I have seen something like this a few times in the Pandas source:
def nancorr(ndarray[float64_t, ndim=2] mat, bint cov=0, minp=None):
# ...
N, K = (<object> mat).shape
This implies that a NumPy ndarray
called mat
is type-casted to a Python object.*
Upon further inspection, it seems like this is used because a compile error arises if it isn't. My question is: why is this type-cast required in the first place?
Here are a few examples. This answer suggest simply that tuple packing doesn't work in Cython like it does in Python---but it doesn't seem to be a tuple unpacking issue. (It is a fine answer regardless, and I don't mean to pick on it.)
Take the following script, shape.pyx
. It will fail at compile time with "Cannot convert 'npy_intp *' to Python object."
from cython cimport Py_ssize_t
import numpy as np
from numpy cimport ndarray, float64_t
cimport numpy as cnp
cnp.import_array()
def test_castobj(ndarray[float64_t, ndim=2] arr):
cdef:
Py_ssize_t b1, b2
# Tuple unpacking - this will fail at compile
b1, b2 = arr.shape
return b1, b2
But again, the issue does not seem to be tuple unpacking, per se. This will fail with the same error.

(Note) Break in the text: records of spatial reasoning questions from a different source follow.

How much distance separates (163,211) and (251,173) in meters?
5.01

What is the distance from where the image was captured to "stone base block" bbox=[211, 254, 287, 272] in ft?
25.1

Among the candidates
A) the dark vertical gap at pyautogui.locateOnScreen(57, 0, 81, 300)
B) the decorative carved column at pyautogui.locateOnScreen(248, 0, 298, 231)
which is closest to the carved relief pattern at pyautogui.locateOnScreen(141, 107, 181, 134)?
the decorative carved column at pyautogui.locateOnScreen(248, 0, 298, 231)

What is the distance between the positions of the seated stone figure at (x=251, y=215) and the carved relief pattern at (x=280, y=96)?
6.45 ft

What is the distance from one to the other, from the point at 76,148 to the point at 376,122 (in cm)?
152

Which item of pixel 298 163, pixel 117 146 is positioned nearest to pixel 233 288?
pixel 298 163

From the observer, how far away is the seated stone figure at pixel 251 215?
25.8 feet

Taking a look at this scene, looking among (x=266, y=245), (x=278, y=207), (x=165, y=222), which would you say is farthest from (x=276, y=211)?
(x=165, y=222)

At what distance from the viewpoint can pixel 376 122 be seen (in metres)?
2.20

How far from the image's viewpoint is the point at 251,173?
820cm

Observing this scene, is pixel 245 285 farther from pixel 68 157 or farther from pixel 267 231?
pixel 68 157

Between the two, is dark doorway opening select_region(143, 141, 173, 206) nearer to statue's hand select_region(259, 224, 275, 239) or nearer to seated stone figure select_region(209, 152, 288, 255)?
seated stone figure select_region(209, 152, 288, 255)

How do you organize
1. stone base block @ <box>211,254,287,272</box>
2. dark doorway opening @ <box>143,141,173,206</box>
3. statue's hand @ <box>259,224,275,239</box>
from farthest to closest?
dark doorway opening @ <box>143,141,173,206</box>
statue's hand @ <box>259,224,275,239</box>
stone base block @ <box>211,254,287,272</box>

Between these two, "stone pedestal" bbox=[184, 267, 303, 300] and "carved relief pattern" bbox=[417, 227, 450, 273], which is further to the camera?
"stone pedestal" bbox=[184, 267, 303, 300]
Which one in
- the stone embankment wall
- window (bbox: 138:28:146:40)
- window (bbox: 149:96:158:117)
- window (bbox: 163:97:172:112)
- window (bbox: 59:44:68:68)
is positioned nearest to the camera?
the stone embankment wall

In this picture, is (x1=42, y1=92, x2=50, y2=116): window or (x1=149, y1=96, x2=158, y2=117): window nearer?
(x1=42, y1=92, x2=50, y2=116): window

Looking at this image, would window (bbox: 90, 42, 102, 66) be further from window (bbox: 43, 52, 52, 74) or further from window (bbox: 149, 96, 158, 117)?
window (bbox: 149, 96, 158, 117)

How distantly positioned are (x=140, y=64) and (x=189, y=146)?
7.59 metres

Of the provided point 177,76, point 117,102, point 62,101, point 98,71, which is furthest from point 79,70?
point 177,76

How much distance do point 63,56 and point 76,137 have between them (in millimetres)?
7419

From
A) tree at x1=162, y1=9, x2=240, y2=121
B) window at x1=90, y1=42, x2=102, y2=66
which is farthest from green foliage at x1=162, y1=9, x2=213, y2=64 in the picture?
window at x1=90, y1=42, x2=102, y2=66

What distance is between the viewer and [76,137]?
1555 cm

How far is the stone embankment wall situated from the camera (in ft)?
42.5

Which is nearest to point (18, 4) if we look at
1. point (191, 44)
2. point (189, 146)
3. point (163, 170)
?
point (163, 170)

def test_castobj(ndarray[float64_t, ndim=2] arr):
cdef:
# Py_ssize_t b1, b2
ndarray[float64_t, ndim=2] zeros
zeros = np.zeros(arr.shape, dtype=np.float64)
return zeros
Seemingly, no tuple unpacking is happening here. A tuple is the first arg to np.zeros
.
def test_castobj(ndarray[float64_t, ndim=2] arr):
"""This works"""
cdef:
Py_ssize_t b1, b2
ndarray[float64_t, ndim=2] zeros
b1, b2 = (<object> arr).shape
zeros = np.zeros((<object> arr).shape, dtype=np.float64)
return b1, b2, zeros
This also works (perhaps the most confusing of all):
def test_castobj(object[float64_t, ndim=2] arr):
cdef:
tuple shape = arr.shape
ndarray[float64_t, ndim=2] zeros
zeros = np.zeros(shape, dtype=np.float64)
return zeros
Example:
>>> from shape import test_castobj
>>> arr = np.arange(6, dtype=np.float64).reshape(2, 3)
>>> test_castobj(arr)
(2, 3, array([[0., 0., 0.],
[0., 0., 0.]]))
*Perhaps it has something to do with arr
being a memoryview? But that's a shot in the dark.
Another example is in the Cython docs:
cpdef int sum3d(int[:, :, :] arr) nogil:
cdef size_t i, j, k
cdef int total = 0
I = arr.shape[0]
J = arr.shape[1]
K = arr.shape[2]
In this case, simply indexing arr.shape[i]
prevents the error, which I find strange.
This also works:
def test_castobj(object[float64_t, ndim=2] arr):
cdef ndarray[float64_t, ndim=2] zeros
zeros = np.zeros(arr.shape, dtype=np.float64)
return zeros
You are right, it has nothing to do with the tuple-unpacking under Cython.
The reason is, that cnp.ndarray
isn't an usual numpy-array (that means a numpy-array with interface known from python), but a Cython wrapper of the numpy's C-implementation for PyArrayObject
(which is known as np.array
in Python):
ctypedef class numpy.ndarray [object PyArrayObject]:
cdef __cythonbufferdefaults__ = {"mode": "strided"}
cdef:
# Only taking a few of the most commonly used and stable fields.
# One should use PyArray_* macros instead to access the C fields.
char *data
int ndim "nd"
npy_intp *shape "dimensions"
npy_intp *strides
dtype descr
PyObject* base
shape
maps in reality to dimensions
-field (npy_intp *shape "dimensions"
instead of simply npy_intp *dimensions
) of the underlying C-stuct. It is a trick, so one can write
mat.shape[0]
and it has the looks (and to some degree the feel) as if numpy's python-property shape
is called. But in reality a shortcut directly to the underlying C-stuct is taken.
Btw calling python-shape
is quite costly: a tuple must be created and filled with values from dimensions
, then the 0-th element is accessed. On the other hand, Cython's way of doing it is much cheaper - just access the right element.
However, if you yet want access the python-property of the array, you have to cast it to a normal python-object (i.e. forget that this is a ndarray
) and then shape
is resolved to the tuple-property call via the usual Python-mechanism.
So basically, even if this is convenient, you don't want to access the dimensions of the numpy array in a tight loop the way it is done in the pandas-code, instead you would do the more verbose variant for performance:
...
N=mat.shape[0]
K=mat.shape[1]
...
Why you can write object[cnp.float64_t]
or similar in the function signature strikes me as strange - the parameter is then obviously interpreted as a simple object. Maybe this is just a bug.